*PAGE*
<<<<

Search code examples
jsonpython-3.xpandastqdm

tqdm progress bar with json string stuck


I have a list of json strings, and I'm converting them to a list of dicts.

I do that to combine them in one final json string, to be converted later to a Pandas Dataframe:

s1 = '{ "id": 11, "label": "REF", "claim": "Lorelai Gilmore", "ce": [[[1,2, "Gilmore", 3]]]}'
s2 = '{ "id": 0, "label": "REF", "claim": "named Robert s.", "ce": [[[1,2, "Lorelai", 3]]]}'
s = [s1, s2]

combine = [json.loads(item) for item in s]

r = json.dumps(combine, indent=2)
s = pandas.read_json(r)
print(s)

The list of the json strings that I have is very large, therefore I tried to use Tqdm progress bar to monitor the progress:

combine = tqdm([json.loads(item) for item in s])

but I got this error:

  0%|          | 0/2 [00:00<?, ?it/s]Traceback (most recent call last):
  File "D:/OneDrive/PhD/fever_challenge/test.py", line 11, in <module>
    r = json.dumps(combine, indent=2)
  File "C:\Python35\lib\json\__init__.py", line 237, in dumps
    **kw).encode(obj)
  File "C:\Python35\lib\json\encoder.py", line 200, in encode
    chunks = list(chunks)
  File "C:\Python35\lib\json\encoder.py", line 436, in _iterencode
    o = _default(o)
  File "C:\Python35\lib\json\encoder.py", line 179, in default
    raise TypeError(repr(o) + " is not JSON serializable")
TypeError:   0%|          | 0/2 [00:00<?, ?it/s] is not JSON serializable

I removed the last three lines in my code when I was tracing the error, and I observed that the loop is stuck. This is what appeared to me:

  0%|          | 0/2 [00:00<?, ?it/s]

What is the problem in my code?


Solution

  • Try this:

    combine = []
    for i in tqdm([json.loads(item) for item in s]):
        combine.append(i)

>>>>

*DATASET SECTION*

<<<<

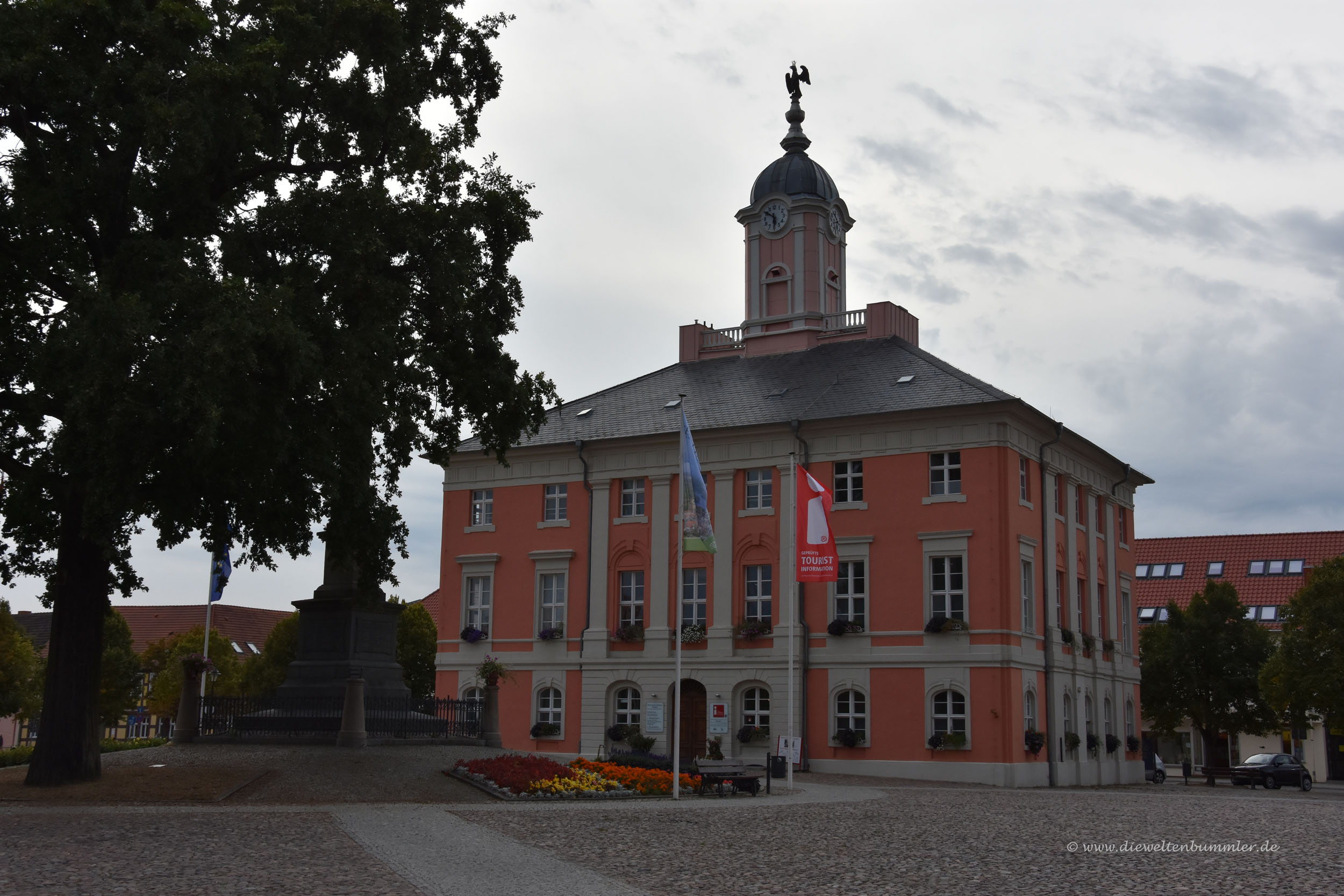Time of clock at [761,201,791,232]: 5:50
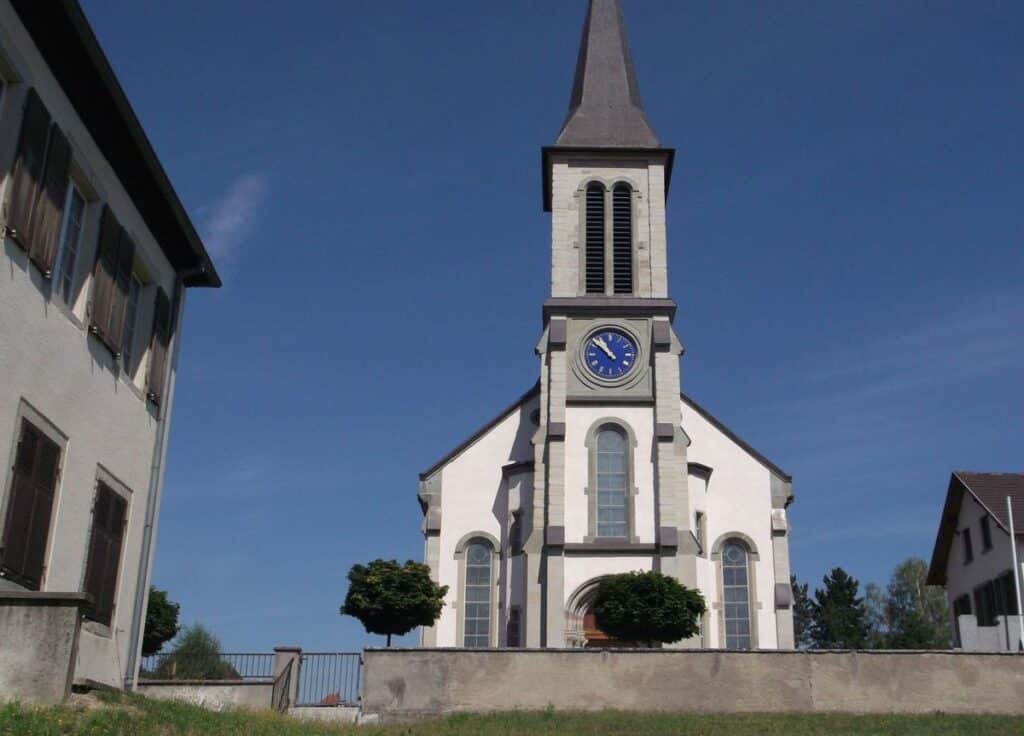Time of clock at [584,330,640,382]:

>>>>

*EXERCISE REQUIREMENTS*
A - Answer these questions using the tqdm thread:
(i) What is the value of "id" in the string assigned to s1?
(ii) What line number in test.py does the traceback report?
(iii) In the suggested solution, which method adds each item to combine?
B - Return the portion of the tqdm thread from "s = pandas.read_json(r)" up to and including "combine = tqdm([json.loads(item) for item in s])", copied without any changes.

*OUTPUTS BY TASK*
A -
(i) 11
(ii) Line 11
(iii) append

B -
s = pandas.read_json(r)
print(s)

The list of the json strings that I have is very large, therefore I tried to use Tqdm progress bar to monitor the progress:

combine = tqdm([json.loads(item) for item in s])